Ebola en RDC : Tedros promet une riposte renforcée
Le directeur général de l’OMS, arrivé à Kinshasa jeudi soir, se rend vendredi à Bunia, dans l’Ituri. Face à une épidémie qui a déjà causé plus de 200 décès suspects, il appelle à une mobilisation collective et rapide.
Le directeur général de l’Organisation mondiale de la santé (OMS), Tedros Adhanom Ghebreyesus, a atterri jeudi soir à Kinshasa. Cette visite intervient dans un contexte sanitaire préoccupant : l’épidémie d’Ebola progresse dans plusieurs provinces de l’est de la République démocratique du Congo.

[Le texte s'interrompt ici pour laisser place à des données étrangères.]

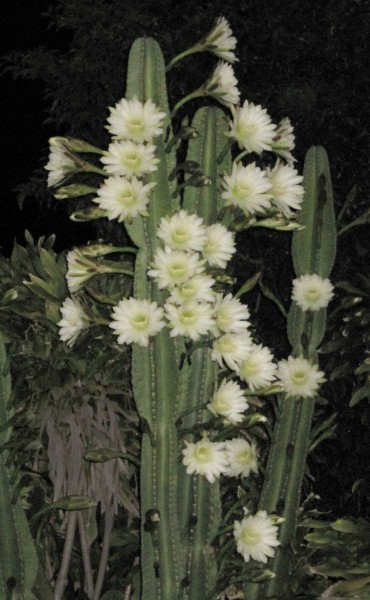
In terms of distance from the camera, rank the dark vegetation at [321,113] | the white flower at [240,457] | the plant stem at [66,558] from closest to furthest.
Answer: the white flower at [240,457] < the plant stem at [66,558] < the dark vegetation at [321,113]

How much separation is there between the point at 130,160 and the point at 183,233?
0.19 m

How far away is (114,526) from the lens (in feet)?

L’Ituri reste l’épicentre principal de la flambée actuelle, mais le Nord-Kivu et le Sud-Kivu enregistrent également des cas suspects. Vendredi, Tedros doit rejoindre Bunia, chef-lieu de l’Ituri, pour y rencontrer les autorités sanitaires et les équipes médicales sur le terrain. « Cette épidémie peut être stoppée », a-t-il assuré, appelant à une « mobilisation collective rapide ». Le patron de l’OMS entend soutenir les communautés affectées et promet un renforcement des moyens médicaux et logistiques. L’OMS collabore avec les autorités congolaises depuis plusieurs semaines. Des laboratoires supplémentaires ont été déployés pour accélérer les tests. Pourtant, la flambée actuelle se heurte à des défis majeurs.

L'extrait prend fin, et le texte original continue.